En tout cas, si sa majorité lui reste fidèle, Netanyahu sera jusqu’en octobre 2026 le chef légitime du gouvernement. La bascule du Shas que certains anticipent ferait courir des risques au subtil Arié Derhy car ses députés seraient en décalage avec leur base électorale. Les sondages qui aujourd’hui donnent la première place à un parti dirigé par Bennett et Lieberman sont des instantanés qui confirment qu’il existe à droite un électorat hostile à Benyamin Netanyahu et ses alliés, mais ils ne préfigurent pas des élections anticipées, un événement qui dans les démocraties occidentales ne s’est jamais produit au milieu d’une guerre existentielle. C’est plus de deux mois après la fin de la Guerre de Kippour qu’ont été reportées, il y a cinquante ans, des élections antérieurement prévues pendant le mois où sont survenues les hostilités, élections, qui ont commencé de changer le paysage politique israélien en affaiblissant le parti travailliste.

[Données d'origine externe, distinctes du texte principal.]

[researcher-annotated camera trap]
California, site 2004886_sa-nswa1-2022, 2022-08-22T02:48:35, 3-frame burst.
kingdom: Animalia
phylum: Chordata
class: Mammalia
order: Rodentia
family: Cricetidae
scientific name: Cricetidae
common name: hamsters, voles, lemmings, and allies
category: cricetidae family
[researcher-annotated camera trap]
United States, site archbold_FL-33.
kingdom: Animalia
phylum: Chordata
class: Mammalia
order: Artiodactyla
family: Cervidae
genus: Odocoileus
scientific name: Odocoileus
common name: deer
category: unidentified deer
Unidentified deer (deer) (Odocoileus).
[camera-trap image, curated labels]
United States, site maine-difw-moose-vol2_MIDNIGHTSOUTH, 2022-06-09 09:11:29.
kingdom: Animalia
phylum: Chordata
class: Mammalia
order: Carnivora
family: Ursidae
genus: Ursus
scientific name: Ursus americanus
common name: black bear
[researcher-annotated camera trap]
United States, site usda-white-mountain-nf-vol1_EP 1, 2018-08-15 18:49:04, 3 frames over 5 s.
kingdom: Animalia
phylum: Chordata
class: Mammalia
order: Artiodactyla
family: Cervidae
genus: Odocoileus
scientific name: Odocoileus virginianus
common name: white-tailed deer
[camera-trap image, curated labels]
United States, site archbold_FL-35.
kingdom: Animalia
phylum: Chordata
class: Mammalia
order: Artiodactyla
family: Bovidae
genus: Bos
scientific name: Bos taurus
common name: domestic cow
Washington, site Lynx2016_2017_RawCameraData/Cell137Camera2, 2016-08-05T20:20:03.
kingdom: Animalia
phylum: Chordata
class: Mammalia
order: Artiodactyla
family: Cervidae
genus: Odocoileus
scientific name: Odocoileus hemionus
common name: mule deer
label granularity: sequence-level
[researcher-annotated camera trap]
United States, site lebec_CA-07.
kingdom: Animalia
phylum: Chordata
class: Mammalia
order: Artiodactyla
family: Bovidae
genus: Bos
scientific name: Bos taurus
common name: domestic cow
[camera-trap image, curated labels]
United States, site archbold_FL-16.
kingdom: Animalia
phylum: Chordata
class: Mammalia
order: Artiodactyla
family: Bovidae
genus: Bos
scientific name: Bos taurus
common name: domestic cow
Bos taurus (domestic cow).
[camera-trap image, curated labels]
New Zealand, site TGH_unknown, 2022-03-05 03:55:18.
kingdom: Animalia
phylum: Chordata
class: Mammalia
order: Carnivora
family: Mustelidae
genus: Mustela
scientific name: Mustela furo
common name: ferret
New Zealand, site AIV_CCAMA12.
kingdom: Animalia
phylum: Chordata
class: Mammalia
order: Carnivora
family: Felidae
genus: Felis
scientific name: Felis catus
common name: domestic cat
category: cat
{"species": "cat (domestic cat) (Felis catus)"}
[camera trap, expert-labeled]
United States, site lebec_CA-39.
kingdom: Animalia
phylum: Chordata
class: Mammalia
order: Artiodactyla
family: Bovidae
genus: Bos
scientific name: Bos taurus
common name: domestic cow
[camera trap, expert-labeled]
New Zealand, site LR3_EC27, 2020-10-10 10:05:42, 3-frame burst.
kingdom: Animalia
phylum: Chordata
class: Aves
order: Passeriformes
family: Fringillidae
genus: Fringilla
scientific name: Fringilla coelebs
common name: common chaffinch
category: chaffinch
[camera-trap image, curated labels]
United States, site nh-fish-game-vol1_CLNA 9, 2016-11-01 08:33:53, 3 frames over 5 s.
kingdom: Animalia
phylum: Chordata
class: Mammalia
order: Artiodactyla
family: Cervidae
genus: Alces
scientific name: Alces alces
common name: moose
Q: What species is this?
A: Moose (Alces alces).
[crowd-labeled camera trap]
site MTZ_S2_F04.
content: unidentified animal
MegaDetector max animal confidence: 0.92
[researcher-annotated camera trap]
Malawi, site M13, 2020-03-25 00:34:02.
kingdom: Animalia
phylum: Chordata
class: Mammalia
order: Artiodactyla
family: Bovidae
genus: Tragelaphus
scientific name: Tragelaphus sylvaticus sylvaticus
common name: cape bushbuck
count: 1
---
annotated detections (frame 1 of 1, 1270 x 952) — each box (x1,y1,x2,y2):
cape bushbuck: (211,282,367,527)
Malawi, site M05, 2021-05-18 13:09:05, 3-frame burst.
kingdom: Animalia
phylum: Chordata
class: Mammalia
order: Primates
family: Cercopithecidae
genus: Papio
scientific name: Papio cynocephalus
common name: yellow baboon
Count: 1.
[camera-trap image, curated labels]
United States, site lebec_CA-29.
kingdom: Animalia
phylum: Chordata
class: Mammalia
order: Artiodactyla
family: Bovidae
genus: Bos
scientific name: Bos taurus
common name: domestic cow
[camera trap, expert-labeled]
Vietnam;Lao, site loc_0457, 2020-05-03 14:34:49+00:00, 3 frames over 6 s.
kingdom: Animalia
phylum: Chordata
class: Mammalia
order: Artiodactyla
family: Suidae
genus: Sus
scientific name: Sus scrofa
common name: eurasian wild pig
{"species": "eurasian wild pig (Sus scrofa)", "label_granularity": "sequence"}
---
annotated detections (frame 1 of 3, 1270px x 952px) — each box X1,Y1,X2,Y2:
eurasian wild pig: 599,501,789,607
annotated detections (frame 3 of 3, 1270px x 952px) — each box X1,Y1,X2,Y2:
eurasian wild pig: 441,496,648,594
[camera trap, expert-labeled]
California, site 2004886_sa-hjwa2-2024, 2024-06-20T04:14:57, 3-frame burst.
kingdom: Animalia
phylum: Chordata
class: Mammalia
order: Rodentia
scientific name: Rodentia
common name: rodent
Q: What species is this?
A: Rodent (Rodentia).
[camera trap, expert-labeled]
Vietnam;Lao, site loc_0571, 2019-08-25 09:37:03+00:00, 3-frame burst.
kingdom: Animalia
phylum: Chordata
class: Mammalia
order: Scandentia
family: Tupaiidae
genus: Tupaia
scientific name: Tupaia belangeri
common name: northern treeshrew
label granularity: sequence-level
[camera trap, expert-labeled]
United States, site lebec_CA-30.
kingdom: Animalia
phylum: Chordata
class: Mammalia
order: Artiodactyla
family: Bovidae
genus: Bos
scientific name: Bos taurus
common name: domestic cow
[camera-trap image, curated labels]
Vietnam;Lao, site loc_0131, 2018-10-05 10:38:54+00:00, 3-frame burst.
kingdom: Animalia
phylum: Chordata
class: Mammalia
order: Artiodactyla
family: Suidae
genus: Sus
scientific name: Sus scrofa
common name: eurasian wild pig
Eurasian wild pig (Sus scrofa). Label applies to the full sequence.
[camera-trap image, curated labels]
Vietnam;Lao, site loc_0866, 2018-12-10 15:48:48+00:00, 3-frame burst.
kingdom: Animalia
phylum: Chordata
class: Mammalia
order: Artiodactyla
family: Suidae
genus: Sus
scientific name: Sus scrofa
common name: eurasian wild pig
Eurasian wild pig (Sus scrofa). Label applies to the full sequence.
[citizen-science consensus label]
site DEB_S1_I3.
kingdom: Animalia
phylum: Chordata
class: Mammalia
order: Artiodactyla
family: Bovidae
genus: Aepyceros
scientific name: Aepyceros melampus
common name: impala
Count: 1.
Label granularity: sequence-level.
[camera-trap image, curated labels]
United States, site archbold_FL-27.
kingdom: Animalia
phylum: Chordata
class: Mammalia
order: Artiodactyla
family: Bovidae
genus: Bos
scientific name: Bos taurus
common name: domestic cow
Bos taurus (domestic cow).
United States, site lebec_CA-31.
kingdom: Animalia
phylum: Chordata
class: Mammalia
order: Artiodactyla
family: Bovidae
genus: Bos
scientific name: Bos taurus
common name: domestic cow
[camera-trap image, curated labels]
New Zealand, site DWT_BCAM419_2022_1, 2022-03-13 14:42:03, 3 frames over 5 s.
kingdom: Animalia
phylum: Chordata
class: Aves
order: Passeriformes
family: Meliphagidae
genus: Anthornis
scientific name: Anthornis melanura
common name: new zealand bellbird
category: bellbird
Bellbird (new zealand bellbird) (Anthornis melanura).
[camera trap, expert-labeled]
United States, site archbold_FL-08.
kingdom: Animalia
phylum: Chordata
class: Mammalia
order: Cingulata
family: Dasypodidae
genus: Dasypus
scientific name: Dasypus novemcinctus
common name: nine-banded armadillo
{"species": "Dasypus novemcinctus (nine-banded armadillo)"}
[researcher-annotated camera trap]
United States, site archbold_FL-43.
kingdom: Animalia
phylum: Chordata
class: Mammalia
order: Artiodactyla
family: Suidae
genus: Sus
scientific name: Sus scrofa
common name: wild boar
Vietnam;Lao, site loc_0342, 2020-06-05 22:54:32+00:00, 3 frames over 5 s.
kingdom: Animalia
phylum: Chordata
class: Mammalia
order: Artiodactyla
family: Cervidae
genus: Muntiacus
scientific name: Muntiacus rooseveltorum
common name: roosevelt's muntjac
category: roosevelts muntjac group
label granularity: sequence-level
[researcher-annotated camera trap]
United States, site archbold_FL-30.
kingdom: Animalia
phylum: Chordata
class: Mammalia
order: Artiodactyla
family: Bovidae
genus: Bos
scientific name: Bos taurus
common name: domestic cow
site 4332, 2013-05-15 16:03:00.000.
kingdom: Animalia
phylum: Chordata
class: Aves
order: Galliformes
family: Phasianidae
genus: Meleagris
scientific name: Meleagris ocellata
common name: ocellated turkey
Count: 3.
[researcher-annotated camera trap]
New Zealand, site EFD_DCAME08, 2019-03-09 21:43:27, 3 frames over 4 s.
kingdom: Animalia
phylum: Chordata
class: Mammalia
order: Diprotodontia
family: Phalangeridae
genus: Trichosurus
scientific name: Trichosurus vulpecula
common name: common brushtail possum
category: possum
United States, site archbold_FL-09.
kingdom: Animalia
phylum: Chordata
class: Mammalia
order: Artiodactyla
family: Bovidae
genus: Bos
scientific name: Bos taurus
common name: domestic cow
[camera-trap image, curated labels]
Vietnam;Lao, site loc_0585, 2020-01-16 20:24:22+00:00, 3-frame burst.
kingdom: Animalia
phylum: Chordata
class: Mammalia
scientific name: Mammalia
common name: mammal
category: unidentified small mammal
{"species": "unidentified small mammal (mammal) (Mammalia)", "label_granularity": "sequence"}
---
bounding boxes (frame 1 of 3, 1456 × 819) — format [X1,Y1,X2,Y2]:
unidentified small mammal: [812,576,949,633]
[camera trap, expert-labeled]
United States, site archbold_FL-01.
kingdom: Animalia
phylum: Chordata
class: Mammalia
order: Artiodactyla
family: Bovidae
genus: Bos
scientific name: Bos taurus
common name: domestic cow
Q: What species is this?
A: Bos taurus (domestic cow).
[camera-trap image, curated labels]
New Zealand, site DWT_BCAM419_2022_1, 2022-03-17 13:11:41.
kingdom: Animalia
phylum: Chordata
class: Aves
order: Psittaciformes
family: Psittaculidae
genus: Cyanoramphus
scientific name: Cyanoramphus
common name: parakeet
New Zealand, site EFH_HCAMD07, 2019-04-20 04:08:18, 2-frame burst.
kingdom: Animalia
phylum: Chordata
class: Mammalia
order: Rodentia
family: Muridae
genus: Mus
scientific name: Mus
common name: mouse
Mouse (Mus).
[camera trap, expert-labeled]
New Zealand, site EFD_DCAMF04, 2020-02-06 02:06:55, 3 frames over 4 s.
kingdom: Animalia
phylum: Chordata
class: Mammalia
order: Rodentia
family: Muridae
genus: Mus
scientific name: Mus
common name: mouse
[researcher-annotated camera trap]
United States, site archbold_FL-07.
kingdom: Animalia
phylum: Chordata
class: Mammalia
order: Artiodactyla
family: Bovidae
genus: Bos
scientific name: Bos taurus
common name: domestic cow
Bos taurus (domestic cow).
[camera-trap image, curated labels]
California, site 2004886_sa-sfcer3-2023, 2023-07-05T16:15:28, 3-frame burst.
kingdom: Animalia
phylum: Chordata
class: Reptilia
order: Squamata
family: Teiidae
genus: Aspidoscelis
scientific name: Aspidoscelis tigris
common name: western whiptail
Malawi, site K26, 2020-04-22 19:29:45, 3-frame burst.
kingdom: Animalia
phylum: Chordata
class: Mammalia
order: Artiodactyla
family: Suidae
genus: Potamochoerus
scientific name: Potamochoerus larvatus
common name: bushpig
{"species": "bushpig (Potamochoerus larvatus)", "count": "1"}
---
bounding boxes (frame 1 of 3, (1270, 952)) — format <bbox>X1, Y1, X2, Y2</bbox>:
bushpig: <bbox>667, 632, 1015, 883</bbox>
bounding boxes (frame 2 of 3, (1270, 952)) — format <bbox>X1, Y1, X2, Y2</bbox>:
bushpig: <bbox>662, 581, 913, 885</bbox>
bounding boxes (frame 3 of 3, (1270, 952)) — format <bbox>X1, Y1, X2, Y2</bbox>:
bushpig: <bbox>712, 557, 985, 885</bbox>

Quant aux Juifs de France, qui ne votent pas en Israël, ils doivent avant tout ne pas servir d’idiots utiles à ceux qui sont trop heureux de focaliser sur la personnalité de Benyamin Netanyahu et de ses alliés pour attaquer les conditions mêmes de l’existence d’Israël.

Quelles que soient leurs opinions personnelles, les Juifs de la diaspora n’ont pas à se comporter en partisans de Benyamin Netanyahu, mais en défenseurs d’un État d’Israël dont le Premier Ministre légitime actuel est Benyamin Netanyahu.

Ils doivent admettre qu’il n’y a pas de solution toute faite, que crier pour la paix n’amènera pas la paix, qu’il faut regarder en face la profondeur de la haine islamiste envers Israël et espérer que les décisions, qui sont de toute façon dramatiques, sont prises sur une base de lucidité politique patriotique et d’expertise militaire et technique.

Les récentes explosions au Liban ont confirmé cette dernière. Ils ne surviennent contre un Liban qui joue la triste mascarade d’un pays en paix et indépendant mais contre un mouvement hégémonique dont seuls les membres ont été ciblés et qui mène contre Israël depuis plusieurs mois des actions de guerre qui ont obligé à l’évacuation d’une partie de la population du nord du pays. Ceux qui feignaient de croire que cette guerre n’était pas dirigée par l’Iran doivent expliquer pourquoi l’Ambassadeur iranien possédait un des beepers assignés aux membres de l’organisation terroriste.

Le contraste entre cette efficacité incroyable des services israéliens et les carences qu’ils ont montrées le 7 octobre est-il dû à une confiance exagérée dans leurs possibilités et au mépris envers les possibilités de leurs adversaires ? Ce clivage a-t-il des liens avec celui de l’indifférence quotidienne et de l’émotion publique manifestée lors du micro événement de la petite rue de Ramat Aviv ? Entre les succès d’une armée israélienne apparemment organisée d’une manière extrêmement efficiente et la négligence qui a conduit la semaine dernière au vol massif de stocks militaires ?

Israël, c’est bien connu, est une terre de contrastes. Ce dont je suis sûr, c’est que la guerre y est menée par une jeunesse qu’on qualifiait d’individualiste et hédoniste et qui s’est révélée être d’une qualité humaine personnelle et d’une force d’engagement collectif exceptionnelles.